[Exercise requirements]
Copy the items word for word, from the very beginning through the line containing "Answer: pixel 56", and stop there.
★ ★ ★ ★ ★ ★ ★
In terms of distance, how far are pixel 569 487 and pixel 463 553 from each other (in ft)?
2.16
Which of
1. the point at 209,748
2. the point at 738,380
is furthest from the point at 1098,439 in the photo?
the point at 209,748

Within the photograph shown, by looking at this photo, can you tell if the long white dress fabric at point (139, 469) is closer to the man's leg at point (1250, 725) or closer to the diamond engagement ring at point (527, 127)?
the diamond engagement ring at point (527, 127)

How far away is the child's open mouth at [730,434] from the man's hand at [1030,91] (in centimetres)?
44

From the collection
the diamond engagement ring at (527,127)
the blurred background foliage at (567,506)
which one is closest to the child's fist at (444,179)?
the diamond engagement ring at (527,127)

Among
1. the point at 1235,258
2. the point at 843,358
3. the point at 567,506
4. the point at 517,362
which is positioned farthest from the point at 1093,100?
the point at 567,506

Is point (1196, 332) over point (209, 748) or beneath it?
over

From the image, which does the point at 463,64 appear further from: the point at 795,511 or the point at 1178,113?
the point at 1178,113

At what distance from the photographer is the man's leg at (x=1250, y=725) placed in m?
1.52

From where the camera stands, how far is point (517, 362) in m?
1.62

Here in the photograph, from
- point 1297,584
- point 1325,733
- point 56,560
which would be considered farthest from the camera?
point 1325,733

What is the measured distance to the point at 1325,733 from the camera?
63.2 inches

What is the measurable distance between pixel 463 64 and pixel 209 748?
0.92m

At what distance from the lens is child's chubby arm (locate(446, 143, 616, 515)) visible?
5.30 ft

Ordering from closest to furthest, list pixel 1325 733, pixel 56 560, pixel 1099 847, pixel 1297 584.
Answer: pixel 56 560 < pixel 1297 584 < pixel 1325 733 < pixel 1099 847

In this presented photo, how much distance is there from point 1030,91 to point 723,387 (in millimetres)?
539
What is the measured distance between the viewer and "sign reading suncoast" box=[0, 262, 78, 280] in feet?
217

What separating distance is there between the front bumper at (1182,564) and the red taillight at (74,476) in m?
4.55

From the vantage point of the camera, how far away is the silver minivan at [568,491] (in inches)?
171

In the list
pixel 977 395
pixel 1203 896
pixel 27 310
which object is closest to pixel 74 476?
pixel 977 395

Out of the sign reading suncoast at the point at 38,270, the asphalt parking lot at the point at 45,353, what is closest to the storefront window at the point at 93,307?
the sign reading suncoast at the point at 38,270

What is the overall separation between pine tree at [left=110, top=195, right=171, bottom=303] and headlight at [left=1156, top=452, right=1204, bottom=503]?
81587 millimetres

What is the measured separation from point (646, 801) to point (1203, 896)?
★ ★ ★ ★ ★ ★ ★
[Correct output]
In terms of distance, how far are pixel 569 487 and pixel 463 553 from each other (in ft)?
2.16
Which of
1. the point at 209,748
2. the point at 738,380
is furthest from the point at 1098,439 in the photo?
the point at 209,748

Within the photograph shown, by looking at this photo, can you tell if the long white dress fabric at point (139, 469) is closer to the man's leg at point (1250, 725) or closer to the diamond engagement ring at point (527, 127)?
the diamond engagement ring at point (527, 127)

How far away is the child's open mouth at [730,434] from the man's hand at [1030,91] (in centimetres)?
44

From the collection
the diamond engagement ring at (527,127)
the blurred background foliage at (567,506)
which one is closest to the child's fist at (444,179)?
the diamond engagement ring at (527,127)

Among
1. the point at 1235,258
2. the point at 843,358
3. the point at 567,506
4. the point at 517,362
which is positioned farthest from the point at 1093,100?
the point at 567,506

Is point (1196, 332) over point (209, 748) or beneath it?
over

From the image, which does the point at 463,64 appear further from: the point at 795,511 or the point at 1178,113?
the point at 1178,113

At what distance from the photographer is the man's leg at (x=1250, y=725) placed in m?
1.52

From where the camera stands, how far is point (517, 362) in m?
1.62

Here in the photograph, from
- point 1297,584
- point 1325,733
- point 56,560
which would be considered farthest from the camera?
point 1325,733

What is the measured distance to the point at 1325,733 from the camera?
63.2 inches

What is the measurable distance between pixel 463 64 and pixel 209 748?
0.92m

At what distance from the lens is child's chubby arm (locate(446, 143, 616, 515)) visible?
5.30 ft

Ordering from closest to furthest, list pixel 1325 733, pixel 56 560, pixel 1099 847, pixel 1297 584.
Answer: pixel 56 560 < pixel 1297 584 < pixel 1325 733 < pixel 1099 847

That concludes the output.